The number of mistakes and lies on job applications has reached a four-year high in the midst of the uncertainty surrounding the general election, according to the employment due diligence service, HireRight.
The report conducted a total of 100,000 checks on 26,000 job applications and found that among the political unpredictability and competitive job markets, an increasing number of applicants are lying on their job application forms.
Providing incorrect information
The report concluded that a staggering 63% of job applications during the first quarter of 2015 contained incorrect information. This is a level that has not been witnessed since 2011 and an increase on the 56% witnessed during 2014.
HireRight’s Managing Director of EMEA (Europe, the Middle East and Africa), Steve Girdler, commented that the figure for this year so far is not surprising considering the job growth rate is a great deal slower than 2014.
The study found that four in ten applications contained incorrect information regarding the applicant’s educational background, while a further 36% lied about their employment history.
Some 30% of job seekers were also found to have lied about the number of professional qualifications they have obtained.

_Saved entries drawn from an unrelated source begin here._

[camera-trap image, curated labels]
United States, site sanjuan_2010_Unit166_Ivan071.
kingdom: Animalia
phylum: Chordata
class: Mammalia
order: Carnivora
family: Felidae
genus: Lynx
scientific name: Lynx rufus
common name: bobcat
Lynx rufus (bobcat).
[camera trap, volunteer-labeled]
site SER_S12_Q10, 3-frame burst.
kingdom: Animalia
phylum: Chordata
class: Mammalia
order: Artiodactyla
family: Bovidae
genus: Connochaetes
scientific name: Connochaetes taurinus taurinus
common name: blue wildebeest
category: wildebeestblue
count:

Fraudulent job applications
The analysis also highlighted that 25% of applications contained false information regarding directorships – an increase of 40% from the same quarter in 2014 – however, the amount of background checks being made by employers are also decreasing.
2014 saw a fifth of applications lie about their directorships; a 16% increase from the previous year.
Credit Industry Fraud Avoidance System (CIFAS) actually prosecuted a total of 324 individuals during 2013 due to submitting fraudulent job applications – a 58% increase from the previous year – the study found.